Fragmento citado =>
◇ ◇ ◇ ◇ ◇ ◇ ◇

2016

Agricultura Orgánica: Mucho más que no usar Agroquímicos. Por Rodrigo Constandil @RConstandil de @MiguelTorresCL

HUERTADELMAULE012010©MARIN (42)Cuando hablamos de agricultura orgánica la mayoría de las personas no saben realmente a qué nos referimos. Tenemos muy poca noción de las diferencias existentes entre esta filosofía agrícola y la agricultura convencional. Algunos se podrán imaginar que es mejor para la salud, el medioambiente o es una nueva forma de agricultura que “está de moda”, pero en realidad es mucho más. Una forma distinta de ver la agricultura y la interrelación que existe entre el cultivo, agricultor y su medioambiente.

Recalcó que la agricultura orgánica no es un sistema nuevo, sino que es volver a los orígenes, a aquella agricultura de nuestros abuelos en que el ciclo vital de los cultivos, sus enfermedades y sus cosechas se medían en relación al ciclo natural de la tierra y que consistía en prácticas culturales tendientes a minimizar los riesgos de enfermedades y pérdidas de cosechas.

◇ ◇ ◇ ◇ ◇ ◇ ◇

Bloque de datos =>
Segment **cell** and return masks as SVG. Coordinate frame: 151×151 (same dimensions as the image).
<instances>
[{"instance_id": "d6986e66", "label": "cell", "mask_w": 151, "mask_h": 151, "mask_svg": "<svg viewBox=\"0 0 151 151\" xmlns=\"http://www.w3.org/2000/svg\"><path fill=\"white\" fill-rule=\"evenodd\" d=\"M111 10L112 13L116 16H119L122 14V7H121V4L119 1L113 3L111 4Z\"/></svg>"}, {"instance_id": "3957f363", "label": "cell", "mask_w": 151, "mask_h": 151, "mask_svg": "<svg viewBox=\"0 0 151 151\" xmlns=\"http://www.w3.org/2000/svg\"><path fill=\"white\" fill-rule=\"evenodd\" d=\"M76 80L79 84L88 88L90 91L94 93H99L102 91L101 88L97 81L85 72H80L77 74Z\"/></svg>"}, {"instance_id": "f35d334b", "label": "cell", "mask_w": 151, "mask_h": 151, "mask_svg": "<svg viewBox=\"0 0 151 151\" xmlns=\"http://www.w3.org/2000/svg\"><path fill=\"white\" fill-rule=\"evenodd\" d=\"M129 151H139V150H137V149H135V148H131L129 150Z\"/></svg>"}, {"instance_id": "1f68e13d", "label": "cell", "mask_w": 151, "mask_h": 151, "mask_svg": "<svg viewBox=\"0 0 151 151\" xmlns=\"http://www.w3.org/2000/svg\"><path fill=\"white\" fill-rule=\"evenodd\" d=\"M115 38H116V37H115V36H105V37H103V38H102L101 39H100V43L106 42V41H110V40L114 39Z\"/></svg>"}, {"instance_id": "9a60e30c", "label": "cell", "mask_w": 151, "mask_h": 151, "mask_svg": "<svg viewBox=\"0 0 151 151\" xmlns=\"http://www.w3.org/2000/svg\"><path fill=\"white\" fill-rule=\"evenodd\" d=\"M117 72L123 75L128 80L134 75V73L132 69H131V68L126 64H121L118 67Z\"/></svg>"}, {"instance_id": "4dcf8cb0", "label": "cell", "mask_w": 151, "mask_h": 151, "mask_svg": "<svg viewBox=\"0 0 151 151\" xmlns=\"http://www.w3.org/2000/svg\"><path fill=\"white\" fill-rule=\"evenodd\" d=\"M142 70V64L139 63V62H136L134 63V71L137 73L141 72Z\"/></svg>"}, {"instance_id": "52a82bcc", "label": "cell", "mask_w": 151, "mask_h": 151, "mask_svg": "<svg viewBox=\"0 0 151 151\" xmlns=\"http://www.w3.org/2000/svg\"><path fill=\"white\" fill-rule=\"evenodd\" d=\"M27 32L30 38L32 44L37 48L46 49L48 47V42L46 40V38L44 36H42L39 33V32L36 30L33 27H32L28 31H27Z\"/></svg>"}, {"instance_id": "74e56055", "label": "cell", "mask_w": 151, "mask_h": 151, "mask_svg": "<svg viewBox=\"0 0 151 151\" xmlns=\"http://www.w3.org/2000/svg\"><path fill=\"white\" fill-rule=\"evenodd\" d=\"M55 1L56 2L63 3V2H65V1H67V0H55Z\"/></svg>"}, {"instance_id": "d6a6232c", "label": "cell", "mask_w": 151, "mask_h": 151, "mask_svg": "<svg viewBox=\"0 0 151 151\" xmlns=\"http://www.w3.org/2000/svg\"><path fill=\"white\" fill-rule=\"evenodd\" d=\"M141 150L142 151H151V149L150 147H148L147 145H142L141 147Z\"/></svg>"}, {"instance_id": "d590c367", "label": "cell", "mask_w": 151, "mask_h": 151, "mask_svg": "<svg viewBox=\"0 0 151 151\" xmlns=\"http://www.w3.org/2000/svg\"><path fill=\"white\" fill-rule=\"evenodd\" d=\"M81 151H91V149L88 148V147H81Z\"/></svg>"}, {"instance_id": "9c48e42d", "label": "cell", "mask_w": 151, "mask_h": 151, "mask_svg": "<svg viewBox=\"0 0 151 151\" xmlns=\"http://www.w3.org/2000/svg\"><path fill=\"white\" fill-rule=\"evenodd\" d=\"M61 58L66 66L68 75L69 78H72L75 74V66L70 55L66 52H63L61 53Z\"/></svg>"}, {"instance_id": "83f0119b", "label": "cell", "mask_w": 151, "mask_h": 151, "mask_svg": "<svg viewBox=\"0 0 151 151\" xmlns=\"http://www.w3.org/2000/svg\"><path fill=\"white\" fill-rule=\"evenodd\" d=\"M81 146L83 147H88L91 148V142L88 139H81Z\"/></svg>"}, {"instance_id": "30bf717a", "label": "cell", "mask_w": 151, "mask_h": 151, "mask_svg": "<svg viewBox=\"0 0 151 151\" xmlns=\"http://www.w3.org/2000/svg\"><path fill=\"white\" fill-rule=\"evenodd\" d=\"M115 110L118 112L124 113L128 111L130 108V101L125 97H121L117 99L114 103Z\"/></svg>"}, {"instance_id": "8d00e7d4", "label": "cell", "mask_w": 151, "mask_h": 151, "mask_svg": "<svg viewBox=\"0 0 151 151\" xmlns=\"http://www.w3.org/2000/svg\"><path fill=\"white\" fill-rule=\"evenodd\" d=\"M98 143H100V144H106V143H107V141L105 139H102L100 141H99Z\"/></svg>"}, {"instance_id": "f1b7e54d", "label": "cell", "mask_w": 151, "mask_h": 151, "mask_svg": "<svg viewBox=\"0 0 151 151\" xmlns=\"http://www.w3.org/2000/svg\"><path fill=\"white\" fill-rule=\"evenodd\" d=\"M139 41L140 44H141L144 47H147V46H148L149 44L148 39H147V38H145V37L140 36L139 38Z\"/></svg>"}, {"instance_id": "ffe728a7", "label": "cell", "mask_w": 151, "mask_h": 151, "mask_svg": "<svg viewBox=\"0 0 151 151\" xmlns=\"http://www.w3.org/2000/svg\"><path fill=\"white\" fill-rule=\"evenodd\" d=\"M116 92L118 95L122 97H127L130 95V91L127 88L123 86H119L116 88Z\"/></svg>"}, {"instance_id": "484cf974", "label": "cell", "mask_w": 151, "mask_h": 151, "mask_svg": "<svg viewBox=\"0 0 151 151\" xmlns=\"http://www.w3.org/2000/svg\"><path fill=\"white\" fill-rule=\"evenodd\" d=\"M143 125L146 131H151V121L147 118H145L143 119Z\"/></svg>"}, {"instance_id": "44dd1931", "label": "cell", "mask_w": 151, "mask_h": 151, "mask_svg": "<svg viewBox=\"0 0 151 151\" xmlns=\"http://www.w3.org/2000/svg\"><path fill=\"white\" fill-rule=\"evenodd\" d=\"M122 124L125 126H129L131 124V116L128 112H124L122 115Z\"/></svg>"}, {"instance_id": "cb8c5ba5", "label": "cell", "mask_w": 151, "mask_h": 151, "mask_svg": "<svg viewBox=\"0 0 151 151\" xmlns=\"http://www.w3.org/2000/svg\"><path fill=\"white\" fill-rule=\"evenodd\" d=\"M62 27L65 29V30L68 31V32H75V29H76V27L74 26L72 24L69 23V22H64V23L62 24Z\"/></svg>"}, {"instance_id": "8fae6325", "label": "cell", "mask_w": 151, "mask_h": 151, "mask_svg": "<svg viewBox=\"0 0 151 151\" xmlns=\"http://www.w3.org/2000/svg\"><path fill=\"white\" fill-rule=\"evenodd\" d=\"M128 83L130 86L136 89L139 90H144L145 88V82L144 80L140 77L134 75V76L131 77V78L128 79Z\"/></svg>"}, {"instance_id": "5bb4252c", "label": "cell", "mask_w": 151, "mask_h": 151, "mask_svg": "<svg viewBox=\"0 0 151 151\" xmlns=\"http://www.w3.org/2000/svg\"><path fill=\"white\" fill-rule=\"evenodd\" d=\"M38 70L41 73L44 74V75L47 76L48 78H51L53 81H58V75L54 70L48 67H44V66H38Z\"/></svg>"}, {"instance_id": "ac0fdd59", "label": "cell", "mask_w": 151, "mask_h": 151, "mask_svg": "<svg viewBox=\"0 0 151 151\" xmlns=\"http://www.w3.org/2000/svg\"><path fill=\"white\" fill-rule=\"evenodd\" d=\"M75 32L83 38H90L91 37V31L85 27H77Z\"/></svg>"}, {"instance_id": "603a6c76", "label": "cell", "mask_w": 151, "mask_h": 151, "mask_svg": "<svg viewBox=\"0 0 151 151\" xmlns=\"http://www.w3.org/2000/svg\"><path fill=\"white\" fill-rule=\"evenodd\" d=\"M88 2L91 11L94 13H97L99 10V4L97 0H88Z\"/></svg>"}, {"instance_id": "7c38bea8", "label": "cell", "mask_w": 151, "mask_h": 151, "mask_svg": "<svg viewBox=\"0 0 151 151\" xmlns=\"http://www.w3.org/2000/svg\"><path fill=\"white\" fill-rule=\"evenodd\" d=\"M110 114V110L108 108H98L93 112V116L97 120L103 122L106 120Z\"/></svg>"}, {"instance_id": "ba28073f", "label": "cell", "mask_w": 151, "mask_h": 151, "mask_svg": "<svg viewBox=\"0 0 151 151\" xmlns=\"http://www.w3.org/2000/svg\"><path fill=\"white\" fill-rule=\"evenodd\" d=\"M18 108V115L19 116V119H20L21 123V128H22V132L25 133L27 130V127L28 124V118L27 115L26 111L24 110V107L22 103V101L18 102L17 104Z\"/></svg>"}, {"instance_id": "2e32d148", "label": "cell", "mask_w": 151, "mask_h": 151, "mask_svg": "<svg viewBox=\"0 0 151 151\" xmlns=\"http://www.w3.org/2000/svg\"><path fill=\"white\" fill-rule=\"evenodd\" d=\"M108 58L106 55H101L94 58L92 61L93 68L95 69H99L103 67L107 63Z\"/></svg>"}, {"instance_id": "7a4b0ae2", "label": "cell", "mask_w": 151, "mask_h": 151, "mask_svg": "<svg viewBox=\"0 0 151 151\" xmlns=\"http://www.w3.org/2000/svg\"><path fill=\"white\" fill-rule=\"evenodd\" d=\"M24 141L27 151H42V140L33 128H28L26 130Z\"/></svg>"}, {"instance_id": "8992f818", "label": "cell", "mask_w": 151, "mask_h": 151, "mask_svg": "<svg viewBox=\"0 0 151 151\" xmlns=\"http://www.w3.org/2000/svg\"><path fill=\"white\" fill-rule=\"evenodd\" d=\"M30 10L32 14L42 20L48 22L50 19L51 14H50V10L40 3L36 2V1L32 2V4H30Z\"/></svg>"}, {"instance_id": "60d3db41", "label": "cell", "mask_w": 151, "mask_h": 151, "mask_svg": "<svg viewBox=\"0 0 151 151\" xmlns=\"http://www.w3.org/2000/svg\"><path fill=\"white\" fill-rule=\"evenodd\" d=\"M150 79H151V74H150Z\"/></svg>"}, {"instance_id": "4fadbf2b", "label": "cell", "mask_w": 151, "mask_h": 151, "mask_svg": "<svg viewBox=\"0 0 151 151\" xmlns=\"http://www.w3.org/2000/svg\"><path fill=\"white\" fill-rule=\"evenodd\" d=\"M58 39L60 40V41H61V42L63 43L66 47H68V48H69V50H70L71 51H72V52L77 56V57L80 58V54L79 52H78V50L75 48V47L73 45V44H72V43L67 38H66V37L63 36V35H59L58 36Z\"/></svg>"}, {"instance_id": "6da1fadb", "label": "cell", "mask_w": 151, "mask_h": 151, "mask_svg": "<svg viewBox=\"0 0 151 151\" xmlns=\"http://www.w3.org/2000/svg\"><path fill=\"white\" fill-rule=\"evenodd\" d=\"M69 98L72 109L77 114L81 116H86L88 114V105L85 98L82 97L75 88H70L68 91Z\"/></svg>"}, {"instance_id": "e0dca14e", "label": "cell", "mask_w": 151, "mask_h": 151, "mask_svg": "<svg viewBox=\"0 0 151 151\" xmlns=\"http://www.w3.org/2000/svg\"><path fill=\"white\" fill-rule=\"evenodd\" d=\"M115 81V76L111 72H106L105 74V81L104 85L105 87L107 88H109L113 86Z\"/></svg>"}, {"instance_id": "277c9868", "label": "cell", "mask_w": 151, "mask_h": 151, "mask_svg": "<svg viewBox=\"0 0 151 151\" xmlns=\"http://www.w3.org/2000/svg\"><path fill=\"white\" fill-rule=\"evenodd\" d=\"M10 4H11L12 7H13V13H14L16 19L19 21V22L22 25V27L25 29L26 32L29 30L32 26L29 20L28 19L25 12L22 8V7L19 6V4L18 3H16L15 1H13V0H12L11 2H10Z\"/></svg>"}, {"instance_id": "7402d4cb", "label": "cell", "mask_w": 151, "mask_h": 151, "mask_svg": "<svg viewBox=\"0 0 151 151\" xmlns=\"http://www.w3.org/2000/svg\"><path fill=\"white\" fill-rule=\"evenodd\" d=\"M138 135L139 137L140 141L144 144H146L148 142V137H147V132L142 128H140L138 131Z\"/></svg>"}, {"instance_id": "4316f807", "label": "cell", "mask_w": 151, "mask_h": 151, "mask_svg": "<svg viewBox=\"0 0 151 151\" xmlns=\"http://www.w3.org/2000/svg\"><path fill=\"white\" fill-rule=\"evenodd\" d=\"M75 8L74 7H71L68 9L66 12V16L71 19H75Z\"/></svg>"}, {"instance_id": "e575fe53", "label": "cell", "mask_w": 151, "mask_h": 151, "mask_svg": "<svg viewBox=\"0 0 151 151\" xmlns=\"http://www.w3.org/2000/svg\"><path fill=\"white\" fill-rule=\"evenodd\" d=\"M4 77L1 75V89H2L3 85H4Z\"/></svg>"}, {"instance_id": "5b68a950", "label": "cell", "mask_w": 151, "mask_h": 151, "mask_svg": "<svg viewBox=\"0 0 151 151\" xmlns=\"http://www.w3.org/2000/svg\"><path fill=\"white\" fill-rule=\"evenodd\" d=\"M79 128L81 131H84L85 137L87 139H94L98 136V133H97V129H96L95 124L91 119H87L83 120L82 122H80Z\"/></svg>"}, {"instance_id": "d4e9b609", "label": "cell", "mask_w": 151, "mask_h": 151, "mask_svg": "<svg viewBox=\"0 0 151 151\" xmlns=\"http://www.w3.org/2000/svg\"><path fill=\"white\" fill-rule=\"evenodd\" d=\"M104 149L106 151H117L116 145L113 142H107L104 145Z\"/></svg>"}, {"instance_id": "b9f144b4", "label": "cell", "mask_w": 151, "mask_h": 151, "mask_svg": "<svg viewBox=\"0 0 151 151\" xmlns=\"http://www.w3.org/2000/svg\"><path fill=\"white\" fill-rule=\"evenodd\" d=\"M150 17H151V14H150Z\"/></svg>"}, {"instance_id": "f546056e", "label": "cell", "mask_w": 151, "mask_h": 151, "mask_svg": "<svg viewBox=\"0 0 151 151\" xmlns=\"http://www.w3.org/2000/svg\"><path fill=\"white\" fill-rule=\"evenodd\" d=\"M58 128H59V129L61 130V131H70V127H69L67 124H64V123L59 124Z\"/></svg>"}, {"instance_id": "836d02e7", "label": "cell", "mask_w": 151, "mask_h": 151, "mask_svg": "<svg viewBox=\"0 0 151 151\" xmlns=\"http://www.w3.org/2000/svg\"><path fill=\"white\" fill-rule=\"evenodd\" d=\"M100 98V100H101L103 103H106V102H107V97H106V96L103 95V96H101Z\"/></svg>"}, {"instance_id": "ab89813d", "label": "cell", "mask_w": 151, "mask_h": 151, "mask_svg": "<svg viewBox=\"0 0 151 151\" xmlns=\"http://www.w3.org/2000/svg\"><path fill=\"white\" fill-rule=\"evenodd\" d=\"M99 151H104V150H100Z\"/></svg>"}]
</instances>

◇ ◇ ◇ ◇ ◇ ◇ ◇

Qué hacer =>
[1] Responde con lo que dice el fragmento sobre agricultura orgánica:
(a) ¿Qué ocurre con la mayoría de las personas cuando se habla de agricultura orgánica?
(b) ¿A qué agricultura se dice que supone volver?
(c) ¿En relación con qué se medían el ciclo vital de los cultivos, sus enfermedades y sus cosechas?
[2] Por favor, prolonga el fragmento sobre agricultura orgánica a partir de su última frase.
El material no interviene en nada de esto.

Respuestas =>
[1]
(a) No saben realmente a qué se refiere.
(b) A los orígenes, a la agricultura de nuestros abuelos.
(c) En relación con el ciclo natural de la tierra.

[2]
Sin embargo, en la década de la post guerra (1940-1950), las grandes potencias comenzaron a incorporar técnicas y agroquímicos sintetizados con el fin de minimizar trabajos agrícolas, maximizar las cosechas, eliminar plagas y erradicar otras plantas que pudiesen competir con el cultivo.

No pasaron muchos años cuando se empezaron a manifestar los resultados de este uso indiscriminado de agroquímicos. Ya en los 70s aparecieron publicaciones que mostraban que los suelos cada vez eran menos fértiles, que las plagas y las malezas eran cada vez más resistentes y que los productos eran altamente tóxicos para el ser humano y ecosistema.

¿Cuál fue la solución?, producir agroquímicos más potentes y/o específicos, la invención de los transgénicos y otras “innovaciones”, muchos de ellos con resultados para el ser humano y el medioambiente que hasta el día de hoy son desconocidos.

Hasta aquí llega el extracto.